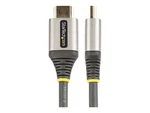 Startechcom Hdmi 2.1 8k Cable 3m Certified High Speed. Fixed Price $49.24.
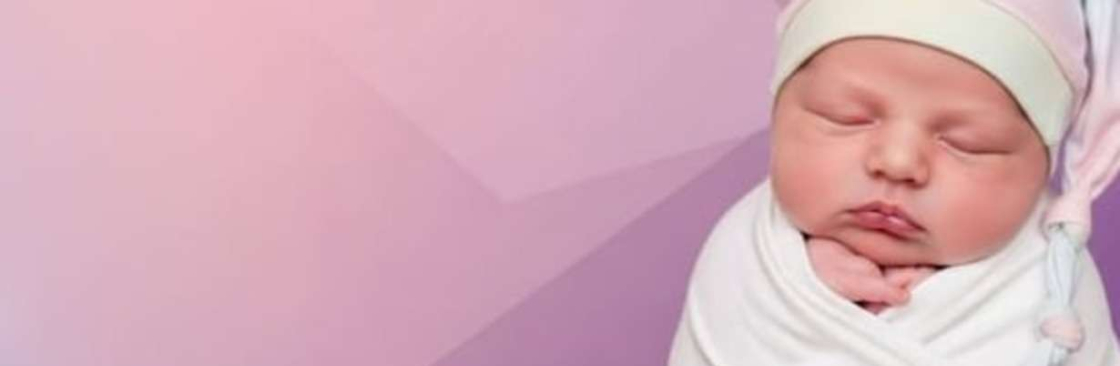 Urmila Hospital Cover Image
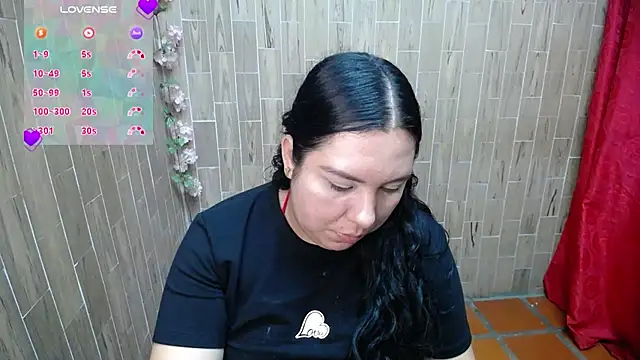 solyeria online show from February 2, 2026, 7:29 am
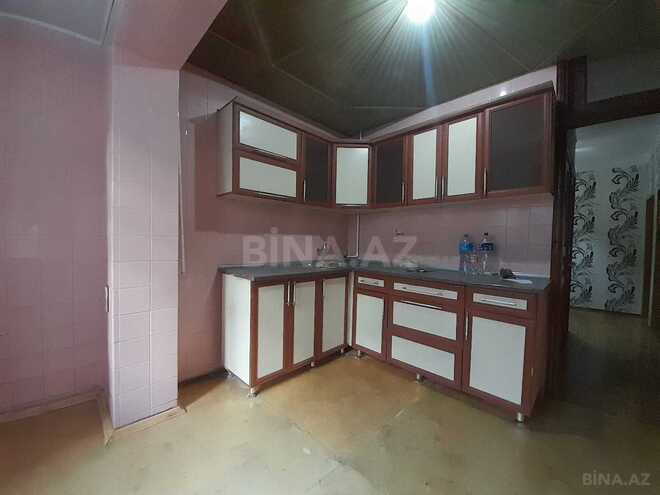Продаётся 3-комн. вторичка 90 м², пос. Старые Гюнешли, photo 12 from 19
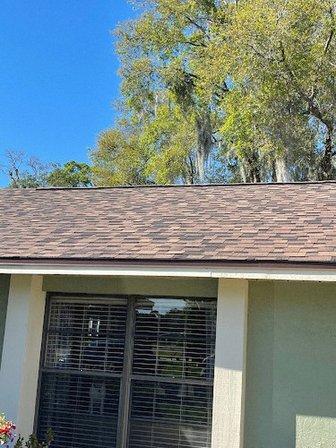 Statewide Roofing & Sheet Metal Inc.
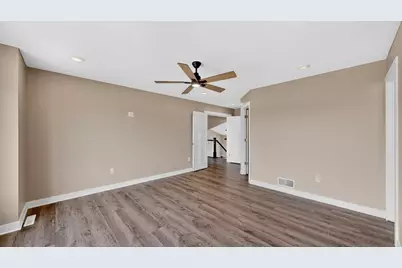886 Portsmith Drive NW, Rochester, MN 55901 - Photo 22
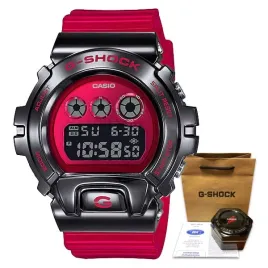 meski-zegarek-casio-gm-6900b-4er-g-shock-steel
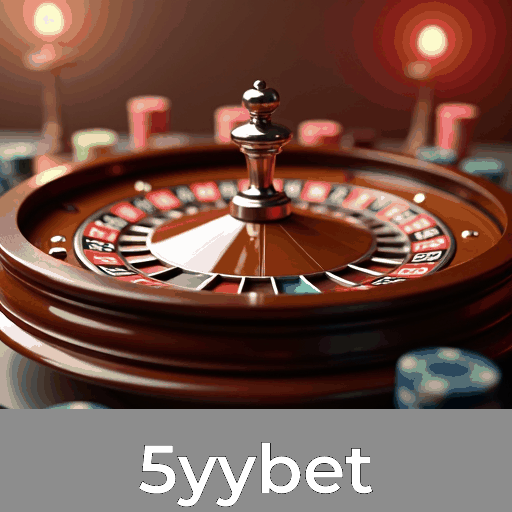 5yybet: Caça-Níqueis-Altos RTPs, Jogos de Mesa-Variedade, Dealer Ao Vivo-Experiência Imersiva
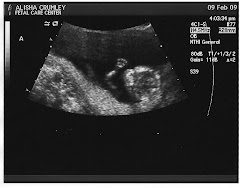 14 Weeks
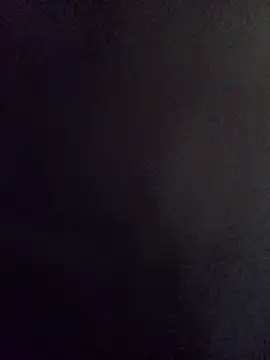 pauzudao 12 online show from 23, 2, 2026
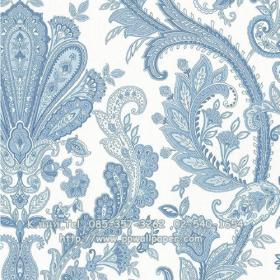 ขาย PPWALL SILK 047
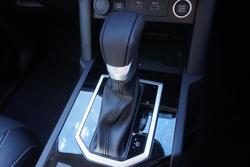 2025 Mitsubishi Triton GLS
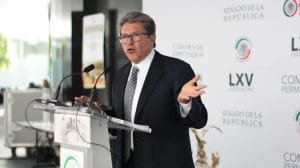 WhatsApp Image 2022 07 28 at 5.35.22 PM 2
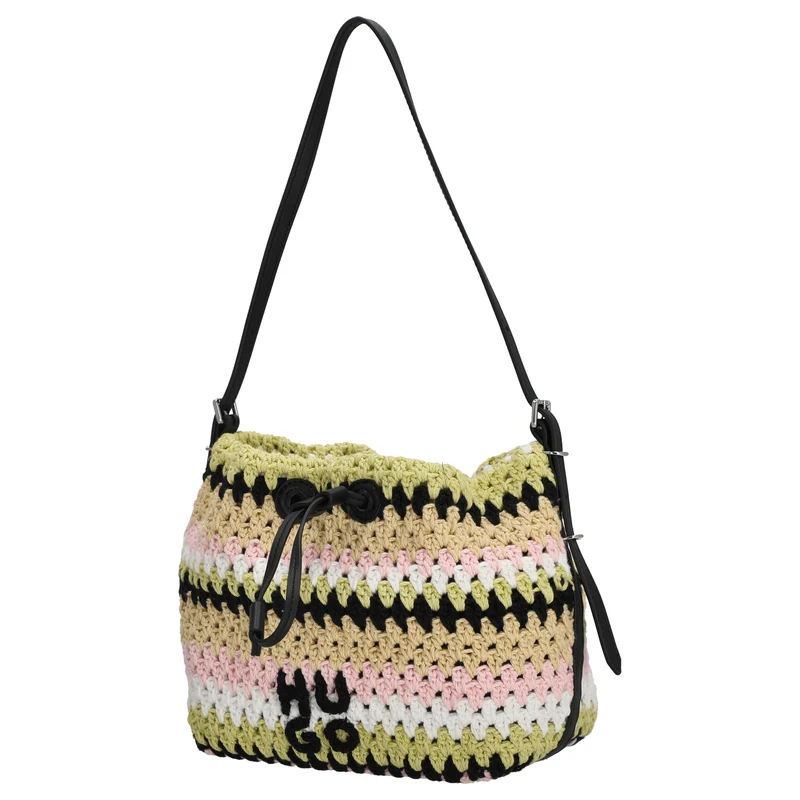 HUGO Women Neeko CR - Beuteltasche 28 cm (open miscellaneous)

____

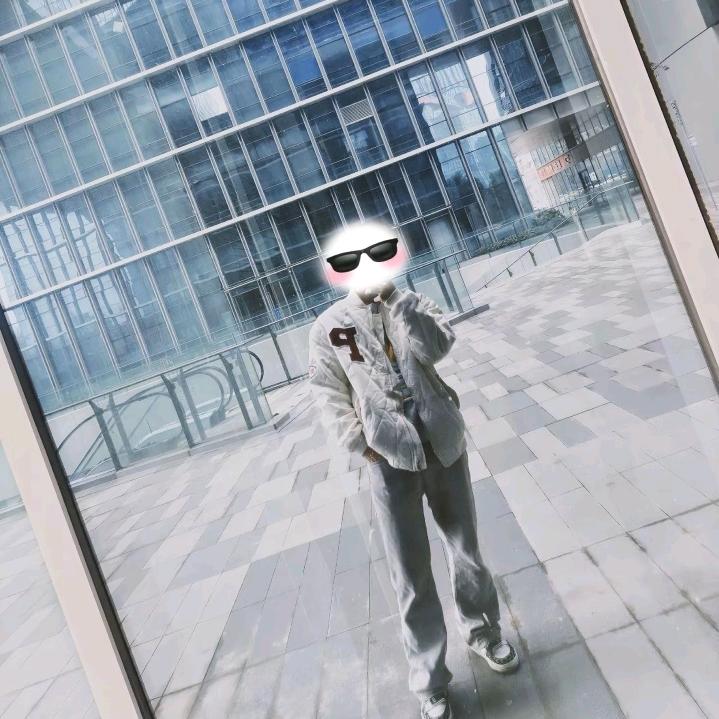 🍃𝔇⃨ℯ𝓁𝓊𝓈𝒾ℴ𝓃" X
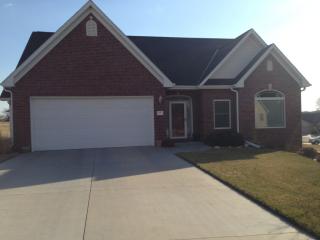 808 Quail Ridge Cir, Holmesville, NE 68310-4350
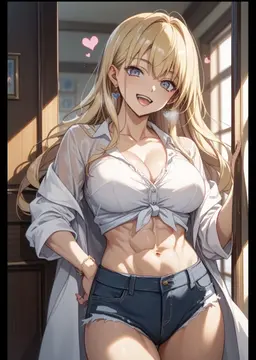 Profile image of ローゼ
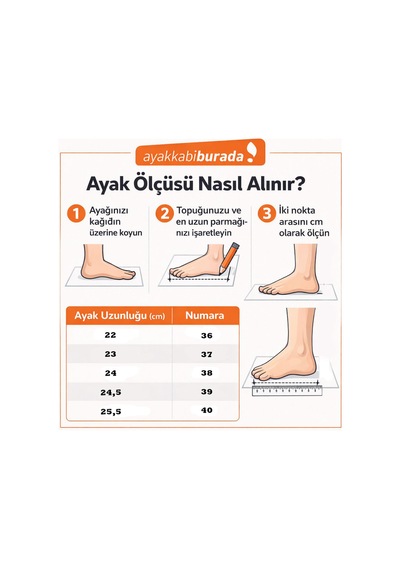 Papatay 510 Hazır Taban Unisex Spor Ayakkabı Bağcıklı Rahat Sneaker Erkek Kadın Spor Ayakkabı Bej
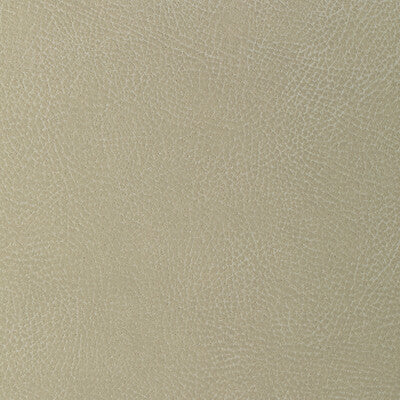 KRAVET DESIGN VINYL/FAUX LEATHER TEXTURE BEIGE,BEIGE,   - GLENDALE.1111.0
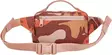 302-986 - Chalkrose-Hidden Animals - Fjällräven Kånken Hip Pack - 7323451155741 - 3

____

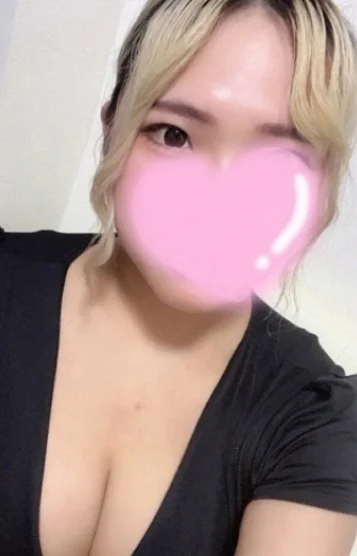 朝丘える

____

What you return must match the lines above from the one with "KRAVET DESIGN VINYL/FAUX" through the one with "302-986 - Chalkrose-Hidden" exactly, with both ends included and the pictures excluded.

[Finished task]:
 KRAVET DESIGN VINYL/FAUX LEATHER TEXTURE BEIGE,BEIGE,   - GLENDALE.1111.0
 302-986 - Chalkrose-Hidden Animals - Fjällräven Kånken Hip Pack - 7323451155741 - 3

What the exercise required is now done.